====== INPUT DATA ======

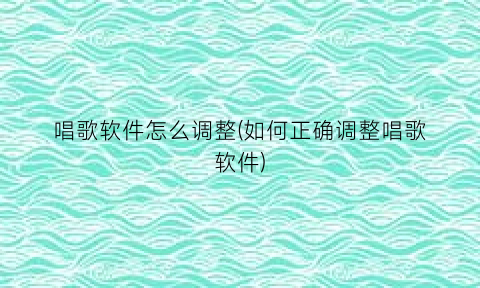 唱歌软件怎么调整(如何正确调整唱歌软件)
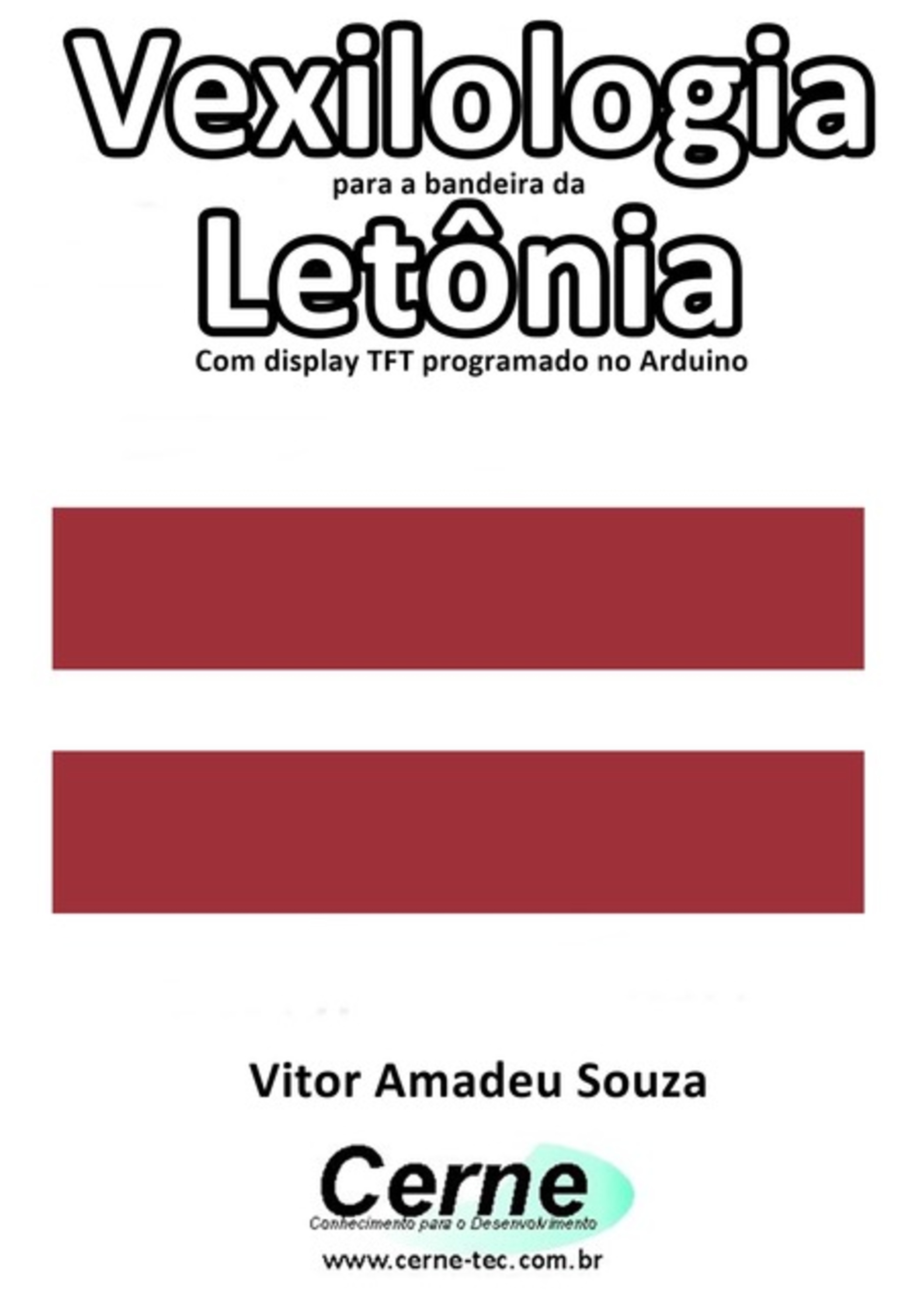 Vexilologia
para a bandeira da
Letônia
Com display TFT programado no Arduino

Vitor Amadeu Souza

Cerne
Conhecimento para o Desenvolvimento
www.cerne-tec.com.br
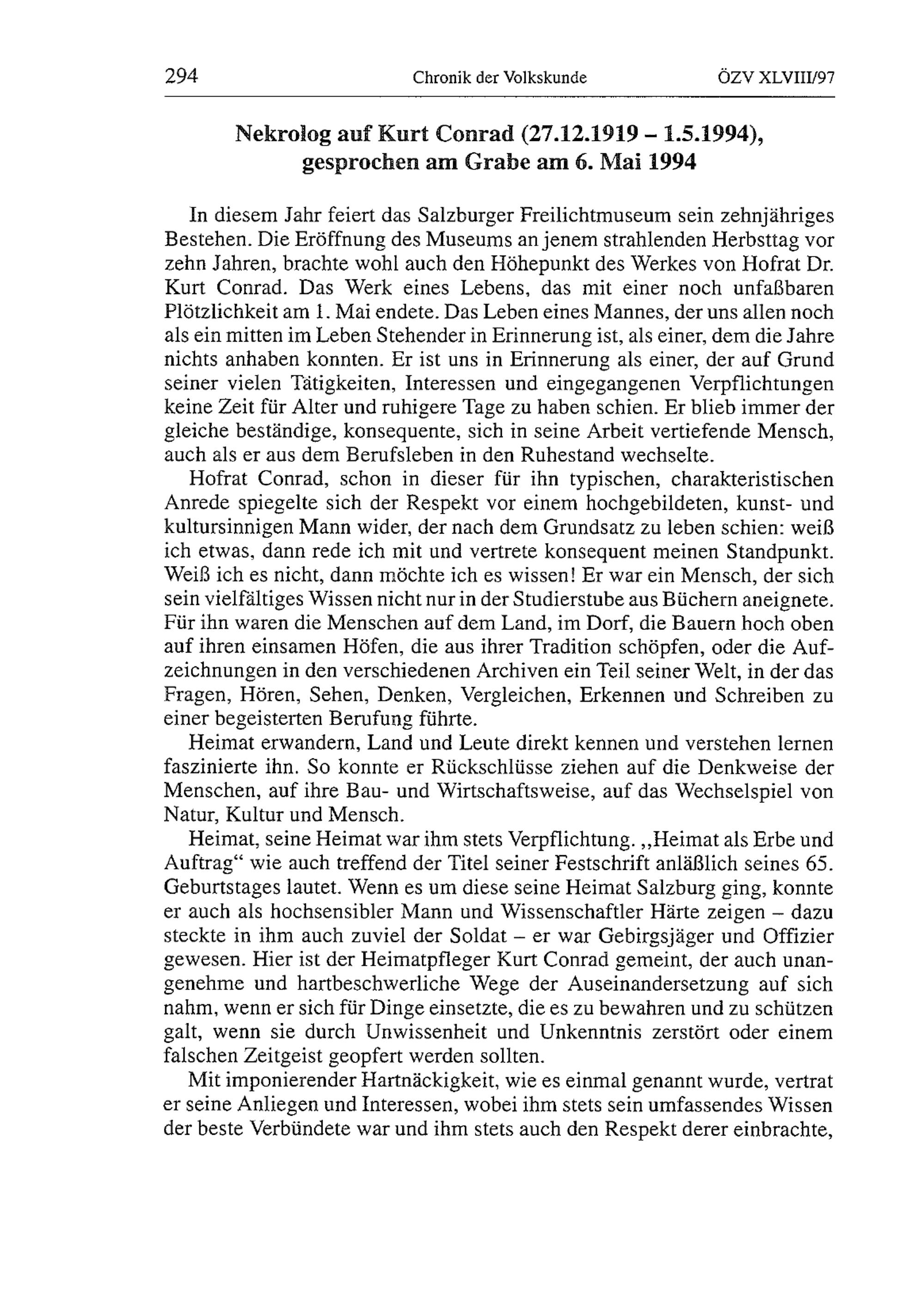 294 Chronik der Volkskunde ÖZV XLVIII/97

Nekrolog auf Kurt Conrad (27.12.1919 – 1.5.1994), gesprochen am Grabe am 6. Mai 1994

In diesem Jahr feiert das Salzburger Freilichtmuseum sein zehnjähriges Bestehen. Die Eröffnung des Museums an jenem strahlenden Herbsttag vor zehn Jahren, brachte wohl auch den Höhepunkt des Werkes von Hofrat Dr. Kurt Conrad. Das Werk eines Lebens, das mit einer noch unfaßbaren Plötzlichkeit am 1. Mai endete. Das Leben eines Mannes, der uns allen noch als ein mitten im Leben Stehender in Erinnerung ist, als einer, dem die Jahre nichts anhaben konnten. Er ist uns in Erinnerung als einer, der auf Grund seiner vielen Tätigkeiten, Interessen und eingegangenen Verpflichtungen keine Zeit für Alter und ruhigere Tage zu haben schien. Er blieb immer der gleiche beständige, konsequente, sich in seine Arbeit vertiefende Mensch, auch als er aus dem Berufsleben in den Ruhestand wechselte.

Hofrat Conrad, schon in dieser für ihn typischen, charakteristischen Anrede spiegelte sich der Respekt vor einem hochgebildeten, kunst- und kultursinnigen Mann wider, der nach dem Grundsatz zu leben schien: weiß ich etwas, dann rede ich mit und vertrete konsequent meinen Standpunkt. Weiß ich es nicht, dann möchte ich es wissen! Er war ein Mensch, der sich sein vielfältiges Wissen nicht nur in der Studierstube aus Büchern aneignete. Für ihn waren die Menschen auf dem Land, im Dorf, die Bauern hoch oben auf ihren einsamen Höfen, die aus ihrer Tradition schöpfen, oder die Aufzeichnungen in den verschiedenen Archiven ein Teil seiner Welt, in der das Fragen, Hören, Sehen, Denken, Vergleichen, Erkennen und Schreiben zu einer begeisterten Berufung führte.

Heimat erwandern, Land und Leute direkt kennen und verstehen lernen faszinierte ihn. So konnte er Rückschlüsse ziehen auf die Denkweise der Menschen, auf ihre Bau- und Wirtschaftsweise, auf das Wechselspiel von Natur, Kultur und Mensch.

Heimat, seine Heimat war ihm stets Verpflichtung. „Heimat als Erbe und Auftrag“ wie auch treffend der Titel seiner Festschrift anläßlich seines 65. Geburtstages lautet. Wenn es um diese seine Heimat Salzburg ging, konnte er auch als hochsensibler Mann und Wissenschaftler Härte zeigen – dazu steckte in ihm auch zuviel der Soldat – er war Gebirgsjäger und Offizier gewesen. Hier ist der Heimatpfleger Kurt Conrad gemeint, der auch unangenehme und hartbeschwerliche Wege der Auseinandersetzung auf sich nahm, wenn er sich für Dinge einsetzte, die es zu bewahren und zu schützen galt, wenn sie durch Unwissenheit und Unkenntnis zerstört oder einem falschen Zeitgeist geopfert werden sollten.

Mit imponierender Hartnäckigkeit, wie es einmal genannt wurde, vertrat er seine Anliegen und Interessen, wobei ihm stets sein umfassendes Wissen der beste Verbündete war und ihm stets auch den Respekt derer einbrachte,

======

ACTIVITY: Would you print the whole listing exactly, omitting the pictures?

EXPECTED ANSWER:
 唱歌软件怎么调整(如何正确调整唱歌软件)
 Vexilologia
para a bandeira da
Letônia
Com display TFT programado no Arduino

Vitor Amadeu Souza

Cerne
Conhecimento para o Desenvolvimento
www.cerne-tec.com.br
 294 Chronik der Volkskunde ÖZV XLVIII/97

Nekrolog auf Kurt Conrad (27.12.1919 – 1.5.1994), gesprochen am Grabe am 6. Mai 1994

In diesem Jahr feiert das Salzburger Freilichtmuseum sein zehnjähriges Bestehen. Die Eröffnung des Museums an jenem strahlenden Herbsttag vor zehn Jahren, brachte wohl auch den Höhepunkt des Werkes von Hofrat Dr. Kurt Conrad. Das Werk eines Lebens, das mit einer noch unfaßbaren Plötzlichkeit am 1. Mai endete. Das Leben eines Mannes, der uns allen noch als ein mitten im Leben Stehender in Erinnerung ist, als einer, dem die Jahre nichts anhaben konnten. Er ist uns in Erinnerung als einer, der auf Grund seiner vielen Tätigkeiten, Interessen und eingegangenen Verpflichtungen keine Zeit für Alter und ruhigere Tage zu haben schien. Er blieb immer der gleiche beständige, konsequente, sich in seine Arbeit vertiefende Mensch, auch als er aus dem Berufsleben in den Ruhestand wechselte.

Hofrat Conrad, schon in dieser für ihn typischen, charakteristischen Anrede spiegelte sich der Respekt vor einem hochgebildeten, kunst- und kultursinnigen Mann wider, der nach dem Grundsatz zu leben schien: weiß ich etwas, dann rede ich mit und vertrete konsequent meinen Standpunkt. Weiß ich es nicht, dann möchte ich es wissen! Er war ein Mensch, der sich sein vielfältiges Wissen nicht nur in der Studierstube aus Büchern aneignete. Für ihn waren die Menschen auf dem Land, im Dorf, die Bauern hoch oben auf ihren einsamen Höfen, die aus ihrer Tradition schöpfen, oder die Aufzeichnungen in den verschiedenen Archiven ein Teil seiner Welt, in der das Fragen, Hören, Sehen, Denken, Vergleichen, Erkennen und Schreiben zu einer begeisterten Berufung führte.

Heimat erwandern, Land und Leute direkt kennen und verstehen lernen faszinierte ihn. So konnte er Rückschlüsse ziehen auf die Denkweise der Menschen, auf ihre Bau- und Wirtschaftsweise, auf das Wechselspiel von Natur, Kultur und Mensch.

Heimat, seine Heimat war ihm stets Verpflichtung. „Heimat als Erbe und Auftrag“ wie auch treffend der Titel seiner Festschrift anläßlich seines 65. Geburtstages lautet. Wenn es um diese seine Heimat Salzburg ging, konnte er auch als hochsensibler Mann und Wissenschaftler Härte zeigen – dazu steckte in ihm auch zuviel der Soldat – er war Gebirgsjäger und Offizier gewesen. Hier ist der Heimatpfleger Kurt Conrad gemeint, der auch unangenehme und hartbeschwerliche Wege der Auseinandersetzung auf sich nahm, wenn er sich für Dinge einsetzte, die es zu bewahren und zu schützen galt, wenn sie durch Unwissenheit und Unkenntnis zerstört oder einem falschen Zeitgeist geopfert werden sollten.

Mit imponierender Hartnäckigkeit, wie es einmal genannt wurde, vertrat er seine Anliegen und Interessen, wobei ihm stets sein umfassendes Wissen der beste Verbündete war und ihm stets auch den Respekt derer einbrachte,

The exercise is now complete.